From the beginning, the couple aspired to start a business, considering wine and shoes before settling on ice cream.
“We are in a fun business,” he said. “Ice cream is associated with good moments and joyful experiences.”
They opened their first store in Bellevue Square Mall in 2004 and added Bainbridge in 2006. Deciding that stand-alone, destination stores worked better than a mall location, the pair closed Bellevue in 2008 and opened Kingston in 2009 and Poulsbo in 2010. The Kingston location is open April through October. The other two stores are open seven days a week.
Perez touts Mora’s ice cream as European-style and said he is determined to bust the popular myth that higher butterfat means better ice cream. “That’s like calling one red wine better than another because it has a higher alcohol content,” he scoffed.
At 6 percent, Mora has about half the butterfat of the typical premium ice cream, but Perez said it is just as creamy and luxurious.
Mora features 48 flavors of ice cream and sorbet, including 5 to 7 seasonal flavors such as pumpkin pie, eggnog and ginger ice cream. Top sellers include moreo, a concoction of chocolate, peanut butter and Oreos, and Swiss chocolate, which has chocolate shavings, swirled caramel and Godiva chocolate liqueur.

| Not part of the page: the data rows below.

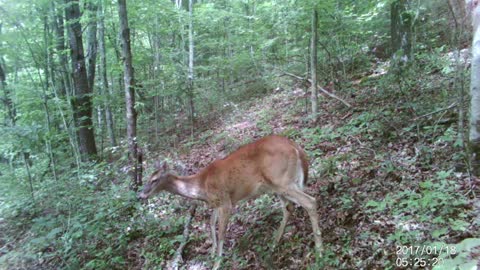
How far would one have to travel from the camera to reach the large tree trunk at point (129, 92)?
7285mm

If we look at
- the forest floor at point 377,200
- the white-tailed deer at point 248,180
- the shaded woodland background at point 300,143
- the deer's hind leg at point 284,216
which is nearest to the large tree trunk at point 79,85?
the shaded woodland background at point 300,143

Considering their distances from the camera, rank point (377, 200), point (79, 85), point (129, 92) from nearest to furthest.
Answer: point (377, 200), point (129, 92), point (79, 85)

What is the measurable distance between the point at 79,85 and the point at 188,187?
845cm

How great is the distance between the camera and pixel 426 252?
147 inches

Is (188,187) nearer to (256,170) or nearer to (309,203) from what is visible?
(256,170)

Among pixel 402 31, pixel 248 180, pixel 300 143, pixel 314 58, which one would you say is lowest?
pixel 300 143

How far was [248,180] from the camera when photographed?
16.6 ft

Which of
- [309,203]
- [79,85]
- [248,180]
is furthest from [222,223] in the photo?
[79,85]

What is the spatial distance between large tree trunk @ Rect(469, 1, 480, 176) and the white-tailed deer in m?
2.04

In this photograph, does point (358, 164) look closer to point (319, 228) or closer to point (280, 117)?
point (319, 228)

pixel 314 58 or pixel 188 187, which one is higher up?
pixel 314 58

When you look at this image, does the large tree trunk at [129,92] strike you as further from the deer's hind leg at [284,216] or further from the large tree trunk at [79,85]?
the large tree trunk at [79,85]

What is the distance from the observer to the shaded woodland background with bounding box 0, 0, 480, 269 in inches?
180

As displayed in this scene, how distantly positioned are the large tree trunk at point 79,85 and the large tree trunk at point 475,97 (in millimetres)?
10299
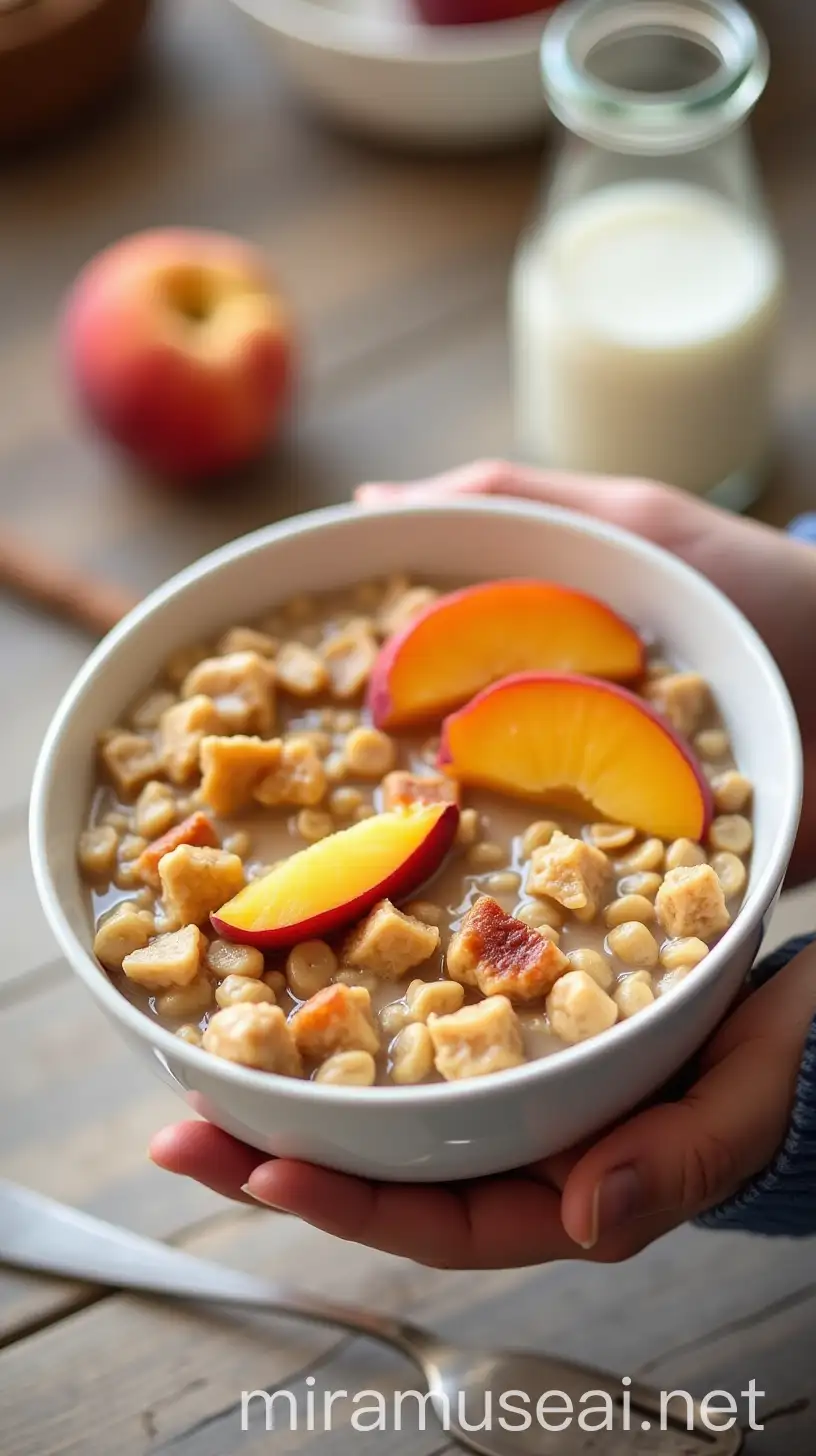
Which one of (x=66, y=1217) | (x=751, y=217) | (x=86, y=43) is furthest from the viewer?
(x=86, y=43)

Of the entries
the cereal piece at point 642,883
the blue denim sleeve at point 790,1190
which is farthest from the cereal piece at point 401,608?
the blue denim sleeve at point 790,1190

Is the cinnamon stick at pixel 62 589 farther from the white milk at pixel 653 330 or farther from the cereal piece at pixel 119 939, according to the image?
the cereal piece at pixel 119 939

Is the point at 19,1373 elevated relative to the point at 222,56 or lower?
lower

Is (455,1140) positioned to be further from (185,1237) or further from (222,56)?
(222,56)

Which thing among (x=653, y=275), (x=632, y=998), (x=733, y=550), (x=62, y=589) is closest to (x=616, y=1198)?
(x=632, y=998)

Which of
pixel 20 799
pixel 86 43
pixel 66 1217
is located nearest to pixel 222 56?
pixel 86 43

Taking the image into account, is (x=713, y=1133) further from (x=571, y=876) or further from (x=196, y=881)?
(x=196, y=881)
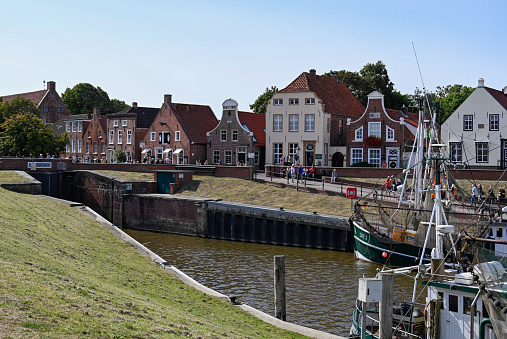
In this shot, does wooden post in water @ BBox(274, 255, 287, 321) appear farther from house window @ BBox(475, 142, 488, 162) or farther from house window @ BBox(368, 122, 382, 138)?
house window @ BBox(368, 122, 382, 138)

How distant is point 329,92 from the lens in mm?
64062

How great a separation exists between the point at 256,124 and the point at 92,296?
53053 millimetres

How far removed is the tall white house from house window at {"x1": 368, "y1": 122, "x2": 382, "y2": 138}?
250 inches

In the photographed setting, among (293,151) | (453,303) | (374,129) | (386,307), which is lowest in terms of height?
(453,303)

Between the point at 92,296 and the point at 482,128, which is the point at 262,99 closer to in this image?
the point at 482,128

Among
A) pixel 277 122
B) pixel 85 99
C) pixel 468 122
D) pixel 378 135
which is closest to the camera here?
pixel 468 122

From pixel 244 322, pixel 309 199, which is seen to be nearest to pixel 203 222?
pixel 309 199

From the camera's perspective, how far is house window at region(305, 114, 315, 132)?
5995cm

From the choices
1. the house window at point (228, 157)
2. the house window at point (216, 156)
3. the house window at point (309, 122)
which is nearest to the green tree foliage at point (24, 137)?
the house window at point (216, 156)

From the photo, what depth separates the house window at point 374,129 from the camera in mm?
56844

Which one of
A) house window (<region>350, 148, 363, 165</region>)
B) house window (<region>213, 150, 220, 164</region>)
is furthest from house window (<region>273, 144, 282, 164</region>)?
house window (<region>350, 148, 363, 165</region>)

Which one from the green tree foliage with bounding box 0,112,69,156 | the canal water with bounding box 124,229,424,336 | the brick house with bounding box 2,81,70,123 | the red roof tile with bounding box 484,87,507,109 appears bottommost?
the canal water with bounding box 124,229,424,336

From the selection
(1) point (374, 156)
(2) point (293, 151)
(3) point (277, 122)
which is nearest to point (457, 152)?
(1) point (374, 156)

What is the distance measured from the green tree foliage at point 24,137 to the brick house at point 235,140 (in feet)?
63.2
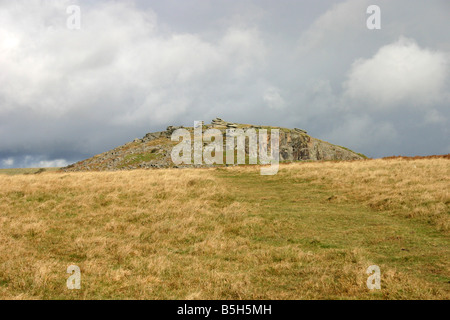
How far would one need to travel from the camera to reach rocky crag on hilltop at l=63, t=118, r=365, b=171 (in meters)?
63.0

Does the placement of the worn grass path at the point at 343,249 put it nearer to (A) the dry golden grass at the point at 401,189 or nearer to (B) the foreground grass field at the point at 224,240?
(B) the foreground grass field at the point at 224,240

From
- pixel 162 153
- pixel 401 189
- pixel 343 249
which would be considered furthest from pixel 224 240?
pixel 162 153

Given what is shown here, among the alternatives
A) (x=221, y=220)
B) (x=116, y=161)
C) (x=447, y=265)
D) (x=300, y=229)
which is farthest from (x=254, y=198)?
(x=116, y=161)

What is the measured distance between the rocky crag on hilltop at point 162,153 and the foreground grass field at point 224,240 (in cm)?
3666

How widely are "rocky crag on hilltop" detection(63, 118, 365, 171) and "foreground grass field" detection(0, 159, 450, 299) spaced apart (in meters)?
36.7

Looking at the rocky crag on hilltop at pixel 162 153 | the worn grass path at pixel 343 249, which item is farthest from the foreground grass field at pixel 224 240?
the rocky crag on hilltop at pixel 162 153

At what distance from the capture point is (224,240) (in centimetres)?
1340

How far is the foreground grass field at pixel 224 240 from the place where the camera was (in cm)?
868

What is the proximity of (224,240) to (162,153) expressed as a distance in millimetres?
55479

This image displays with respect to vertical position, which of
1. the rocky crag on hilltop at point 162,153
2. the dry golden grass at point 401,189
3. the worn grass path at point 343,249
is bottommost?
the worn grass path at point 343,249

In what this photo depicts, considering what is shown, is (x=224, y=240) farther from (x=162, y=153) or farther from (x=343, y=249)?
(x=162, y=153)
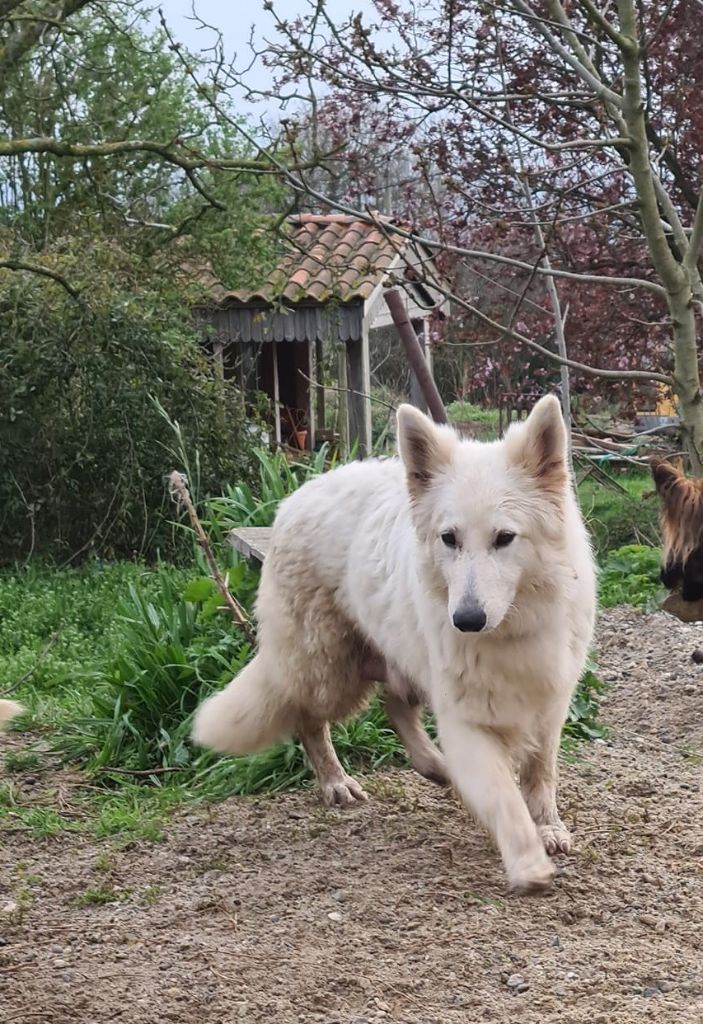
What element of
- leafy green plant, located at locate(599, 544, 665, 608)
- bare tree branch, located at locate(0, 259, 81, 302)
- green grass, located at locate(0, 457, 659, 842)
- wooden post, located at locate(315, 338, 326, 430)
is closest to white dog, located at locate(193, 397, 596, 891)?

Perez and Orselli develop flavors through trial and error, enlisting customers and friends for feedback. Not all are as successful as moreo. Peanut butter ice cream was a bust and lemon wasn’t a hit until it was made over into lemon bar ice cream.
Customers are encouraged to taste as many flavors as they want before deciding on one. Scoops cost $4.
“We consider them all signature flavors. They are all very special,” said Perez. “For me, our French vanilla is the most pure expression of what an ice cream can be, just cream, milk, sugar and a blend of vanillas. We put a lot of thought into that vanilla.”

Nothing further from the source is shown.